Symbolic testing has proved to be a very successful testing methology in program testing. There are a number of characteristics in such models which add new challenges to applying symbolic testing and as also provide opportunities to simplify the process.
In this project, we apply symbolic testing to test models designed with Matlab Simulink and similar languages.
Verification of Refinements of Embedded Software Architecture
Embedded software architectures typically describe the physical components of the embedded system along with the software components and are extensively being used to describe the architecture of software residing in automotive, avionics and other embedded applications. Such architectures are defined in a modular fashion like all others, with detailed architectural constructs evolving with successive refinements. We are exploring the problem of formally modeling and verifying embedded software architectures with the aim of proving a refined architecture to be correct with respect to its abstract architecture, in terms of satisfying a set of specified properties. This project is currently using AADL as a benchmark language for embedded software architecture. EventB is used to formally represent such architectures and refinements are being shown to be correct with respect to their semantics as represented by EventB.

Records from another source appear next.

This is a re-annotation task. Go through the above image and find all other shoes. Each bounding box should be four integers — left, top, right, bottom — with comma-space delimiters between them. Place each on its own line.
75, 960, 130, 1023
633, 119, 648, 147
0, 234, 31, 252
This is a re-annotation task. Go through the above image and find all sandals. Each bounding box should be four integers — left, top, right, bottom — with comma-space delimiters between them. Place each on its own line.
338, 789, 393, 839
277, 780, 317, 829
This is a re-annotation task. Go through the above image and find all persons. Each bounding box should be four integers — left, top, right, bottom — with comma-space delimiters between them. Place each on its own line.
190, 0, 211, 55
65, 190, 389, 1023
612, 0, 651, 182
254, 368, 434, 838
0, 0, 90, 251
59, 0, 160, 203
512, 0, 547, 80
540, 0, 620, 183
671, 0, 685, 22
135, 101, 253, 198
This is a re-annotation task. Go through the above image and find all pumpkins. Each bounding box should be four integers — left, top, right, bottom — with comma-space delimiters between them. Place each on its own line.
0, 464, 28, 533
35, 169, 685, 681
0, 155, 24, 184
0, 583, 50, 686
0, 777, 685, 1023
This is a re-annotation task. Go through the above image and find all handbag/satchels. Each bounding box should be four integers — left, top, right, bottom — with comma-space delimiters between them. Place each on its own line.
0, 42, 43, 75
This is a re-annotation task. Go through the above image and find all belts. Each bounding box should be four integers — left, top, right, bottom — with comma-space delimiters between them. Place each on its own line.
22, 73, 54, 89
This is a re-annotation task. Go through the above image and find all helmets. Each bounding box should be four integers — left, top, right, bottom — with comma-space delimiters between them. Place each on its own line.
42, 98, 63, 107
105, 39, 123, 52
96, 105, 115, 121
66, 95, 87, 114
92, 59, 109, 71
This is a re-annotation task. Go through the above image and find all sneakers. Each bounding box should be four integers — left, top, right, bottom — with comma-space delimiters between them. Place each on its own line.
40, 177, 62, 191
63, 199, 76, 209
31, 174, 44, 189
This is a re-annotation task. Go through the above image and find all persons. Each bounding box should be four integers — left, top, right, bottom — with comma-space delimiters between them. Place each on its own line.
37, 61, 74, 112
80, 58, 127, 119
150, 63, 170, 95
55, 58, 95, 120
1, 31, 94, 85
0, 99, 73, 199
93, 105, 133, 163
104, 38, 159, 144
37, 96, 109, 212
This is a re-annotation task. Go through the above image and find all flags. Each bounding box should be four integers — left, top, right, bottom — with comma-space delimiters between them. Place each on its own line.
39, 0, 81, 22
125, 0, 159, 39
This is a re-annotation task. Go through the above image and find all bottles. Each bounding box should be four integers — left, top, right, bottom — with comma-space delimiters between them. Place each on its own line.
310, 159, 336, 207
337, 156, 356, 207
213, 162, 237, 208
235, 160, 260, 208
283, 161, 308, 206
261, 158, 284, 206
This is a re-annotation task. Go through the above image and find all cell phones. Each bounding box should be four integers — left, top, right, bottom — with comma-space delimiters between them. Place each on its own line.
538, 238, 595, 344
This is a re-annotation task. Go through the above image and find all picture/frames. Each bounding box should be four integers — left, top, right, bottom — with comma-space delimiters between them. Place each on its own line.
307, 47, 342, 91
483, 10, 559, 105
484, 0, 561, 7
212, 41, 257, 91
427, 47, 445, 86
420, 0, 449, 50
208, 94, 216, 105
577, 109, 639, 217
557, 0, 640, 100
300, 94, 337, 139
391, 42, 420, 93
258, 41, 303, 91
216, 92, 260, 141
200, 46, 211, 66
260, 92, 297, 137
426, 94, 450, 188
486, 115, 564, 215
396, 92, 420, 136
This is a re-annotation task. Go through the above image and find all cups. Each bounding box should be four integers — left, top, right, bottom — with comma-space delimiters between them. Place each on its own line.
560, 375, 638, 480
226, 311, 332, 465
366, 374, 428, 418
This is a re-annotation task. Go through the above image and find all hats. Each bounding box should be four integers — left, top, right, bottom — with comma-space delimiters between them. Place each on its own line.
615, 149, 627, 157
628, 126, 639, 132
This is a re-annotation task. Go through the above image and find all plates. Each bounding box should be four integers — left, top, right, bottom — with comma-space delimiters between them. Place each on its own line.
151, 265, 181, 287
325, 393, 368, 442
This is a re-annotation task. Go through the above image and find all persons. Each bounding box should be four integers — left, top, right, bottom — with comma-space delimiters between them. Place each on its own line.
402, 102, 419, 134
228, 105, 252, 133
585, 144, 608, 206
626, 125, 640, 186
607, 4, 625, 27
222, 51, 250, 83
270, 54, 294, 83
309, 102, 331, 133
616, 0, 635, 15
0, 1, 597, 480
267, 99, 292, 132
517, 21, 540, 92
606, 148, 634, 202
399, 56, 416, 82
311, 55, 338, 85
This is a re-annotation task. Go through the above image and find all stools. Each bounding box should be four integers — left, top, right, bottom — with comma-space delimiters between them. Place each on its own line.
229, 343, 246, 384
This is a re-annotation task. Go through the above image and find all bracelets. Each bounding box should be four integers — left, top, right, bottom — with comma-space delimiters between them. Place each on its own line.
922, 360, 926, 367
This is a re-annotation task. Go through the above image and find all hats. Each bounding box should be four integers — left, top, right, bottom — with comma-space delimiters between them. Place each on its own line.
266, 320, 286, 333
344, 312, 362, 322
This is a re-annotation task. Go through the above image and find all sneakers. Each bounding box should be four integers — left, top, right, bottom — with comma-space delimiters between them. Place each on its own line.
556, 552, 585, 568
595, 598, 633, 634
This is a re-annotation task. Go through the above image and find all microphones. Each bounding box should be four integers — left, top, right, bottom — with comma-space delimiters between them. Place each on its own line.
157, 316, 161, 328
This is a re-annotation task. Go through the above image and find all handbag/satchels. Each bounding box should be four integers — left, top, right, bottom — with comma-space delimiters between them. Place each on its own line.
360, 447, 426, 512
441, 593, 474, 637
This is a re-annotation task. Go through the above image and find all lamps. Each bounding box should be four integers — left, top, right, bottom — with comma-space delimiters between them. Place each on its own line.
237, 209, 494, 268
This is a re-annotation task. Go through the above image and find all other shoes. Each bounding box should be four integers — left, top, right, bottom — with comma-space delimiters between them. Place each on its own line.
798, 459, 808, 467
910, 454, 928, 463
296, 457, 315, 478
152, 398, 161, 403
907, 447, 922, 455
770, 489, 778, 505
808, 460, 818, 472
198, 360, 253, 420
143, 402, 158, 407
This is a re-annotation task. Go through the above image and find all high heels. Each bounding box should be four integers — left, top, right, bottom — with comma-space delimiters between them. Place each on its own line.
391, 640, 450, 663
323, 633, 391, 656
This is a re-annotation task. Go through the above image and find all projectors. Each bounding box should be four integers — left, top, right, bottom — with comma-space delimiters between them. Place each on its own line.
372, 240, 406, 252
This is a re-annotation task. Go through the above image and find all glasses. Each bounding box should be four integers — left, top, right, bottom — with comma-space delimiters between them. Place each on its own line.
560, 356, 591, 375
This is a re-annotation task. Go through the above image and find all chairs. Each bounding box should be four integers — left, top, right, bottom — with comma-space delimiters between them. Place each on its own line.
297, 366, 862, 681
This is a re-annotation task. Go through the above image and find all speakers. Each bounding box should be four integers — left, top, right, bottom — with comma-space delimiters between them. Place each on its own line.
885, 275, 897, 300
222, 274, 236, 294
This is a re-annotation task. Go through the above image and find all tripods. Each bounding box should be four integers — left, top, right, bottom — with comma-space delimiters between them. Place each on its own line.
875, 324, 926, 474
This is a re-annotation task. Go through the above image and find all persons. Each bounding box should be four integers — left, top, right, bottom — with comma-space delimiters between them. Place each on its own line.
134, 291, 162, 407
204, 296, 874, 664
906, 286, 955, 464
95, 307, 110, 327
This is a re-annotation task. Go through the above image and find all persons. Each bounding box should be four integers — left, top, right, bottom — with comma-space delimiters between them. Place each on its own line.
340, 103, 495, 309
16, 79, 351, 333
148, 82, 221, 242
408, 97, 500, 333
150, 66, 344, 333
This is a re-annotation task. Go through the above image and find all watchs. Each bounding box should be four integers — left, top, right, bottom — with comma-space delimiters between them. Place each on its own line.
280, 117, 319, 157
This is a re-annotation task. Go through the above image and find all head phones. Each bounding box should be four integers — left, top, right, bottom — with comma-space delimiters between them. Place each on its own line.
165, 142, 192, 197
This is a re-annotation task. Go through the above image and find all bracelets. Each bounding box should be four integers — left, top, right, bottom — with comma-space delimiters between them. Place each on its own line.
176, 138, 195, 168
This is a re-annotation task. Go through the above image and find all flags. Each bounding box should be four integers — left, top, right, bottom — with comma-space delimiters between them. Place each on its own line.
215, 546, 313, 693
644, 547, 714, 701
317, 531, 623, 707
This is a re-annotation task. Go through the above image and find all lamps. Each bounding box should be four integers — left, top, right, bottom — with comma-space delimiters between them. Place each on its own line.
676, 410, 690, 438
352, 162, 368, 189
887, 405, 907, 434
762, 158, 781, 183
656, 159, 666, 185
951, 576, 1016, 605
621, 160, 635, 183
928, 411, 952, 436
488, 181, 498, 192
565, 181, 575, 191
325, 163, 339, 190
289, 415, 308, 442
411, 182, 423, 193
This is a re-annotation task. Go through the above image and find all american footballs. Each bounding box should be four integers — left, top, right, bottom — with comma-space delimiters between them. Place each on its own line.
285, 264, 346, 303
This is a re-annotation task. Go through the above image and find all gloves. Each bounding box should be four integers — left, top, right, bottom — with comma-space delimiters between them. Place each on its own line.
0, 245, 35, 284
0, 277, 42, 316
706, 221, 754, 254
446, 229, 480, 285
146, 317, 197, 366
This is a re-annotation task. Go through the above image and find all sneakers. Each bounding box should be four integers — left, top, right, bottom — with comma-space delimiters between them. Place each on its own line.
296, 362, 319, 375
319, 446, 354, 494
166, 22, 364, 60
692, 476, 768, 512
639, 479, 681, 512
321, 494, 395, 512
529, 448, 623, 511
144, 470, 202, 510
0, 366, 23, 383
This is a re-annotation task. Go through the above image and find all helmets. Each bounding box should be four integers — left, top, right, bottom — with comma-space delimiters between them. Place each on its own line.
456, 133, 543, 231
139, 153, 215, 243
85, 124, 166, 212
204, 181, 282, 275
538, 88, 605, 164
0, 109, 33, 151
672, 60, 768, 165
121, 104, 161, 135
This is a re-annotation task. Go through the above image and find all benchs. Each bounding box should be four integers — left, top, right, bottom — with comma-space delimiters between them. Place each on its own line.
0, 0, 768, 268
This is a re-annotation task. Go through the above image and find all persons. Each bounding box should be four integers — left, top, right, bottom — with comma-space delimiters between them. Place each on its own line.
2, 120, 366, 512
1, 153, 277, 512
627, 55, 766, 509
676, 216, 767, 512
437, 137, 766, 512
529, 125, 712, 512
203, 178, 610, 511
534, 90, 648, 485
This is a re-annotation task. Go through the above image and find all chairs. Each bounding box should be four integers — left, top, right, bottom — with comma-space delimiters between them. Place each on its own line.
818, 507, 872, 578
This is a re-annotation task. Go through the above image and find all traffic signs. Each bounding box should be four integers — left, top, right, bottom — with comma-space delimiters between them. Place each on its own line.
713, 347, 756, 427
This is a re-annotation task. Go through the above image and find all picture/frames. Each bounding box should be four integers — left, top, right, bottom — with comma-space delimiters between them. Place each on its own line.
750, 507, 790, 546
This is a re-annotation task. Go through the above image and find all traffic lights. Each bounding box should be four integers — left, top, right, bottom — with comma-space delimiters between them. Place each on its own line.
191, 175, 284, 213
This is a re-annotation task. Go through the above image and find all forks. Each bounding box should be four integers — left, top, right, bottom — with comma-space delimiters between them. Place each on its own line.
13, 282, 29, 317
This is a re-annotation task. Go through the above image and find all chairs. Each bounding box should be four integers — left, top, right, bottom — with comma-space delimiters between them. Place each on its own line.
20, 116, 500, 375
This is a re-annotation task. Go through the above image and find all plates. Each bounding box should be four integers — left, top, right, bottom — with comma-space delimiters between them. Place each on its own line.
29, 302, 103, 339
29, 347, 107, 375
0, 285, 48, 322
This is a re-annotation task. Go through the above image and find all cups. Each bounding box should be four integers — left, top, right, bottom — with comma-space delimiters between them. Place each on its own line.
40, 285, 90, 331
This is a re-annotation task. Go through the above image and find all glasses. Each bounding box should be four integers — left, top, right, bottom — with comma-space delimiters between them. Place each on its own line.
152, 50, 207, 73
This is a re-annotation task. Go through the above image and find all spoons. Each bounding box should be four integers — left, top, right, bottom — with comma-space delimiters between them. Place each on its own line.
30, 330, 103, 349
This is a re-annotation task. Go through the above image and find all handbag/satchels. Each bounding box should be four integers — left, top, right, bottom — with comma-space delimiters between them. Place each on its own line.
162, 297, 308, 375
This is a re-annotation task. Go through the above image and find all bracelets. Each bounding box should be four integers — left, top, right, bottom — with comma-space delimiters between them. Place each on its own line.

Specification, Verification and Validation of Web-Applications
Representational State Transfer (REST) is the latest architectural style catching a lot of attention in the domain of web-service design and implementation. Web-services, due to their distributed, loosely-coupled, and syndicated architecture, provide very unique challenges to software engineers at every stage of SDLC, beginning with specification all the way upto testing.
In this project, we are dealing with the challenges of formal specification and automated testing of web-services, specifically RESTful web-services -- the web-services following the REST architecture.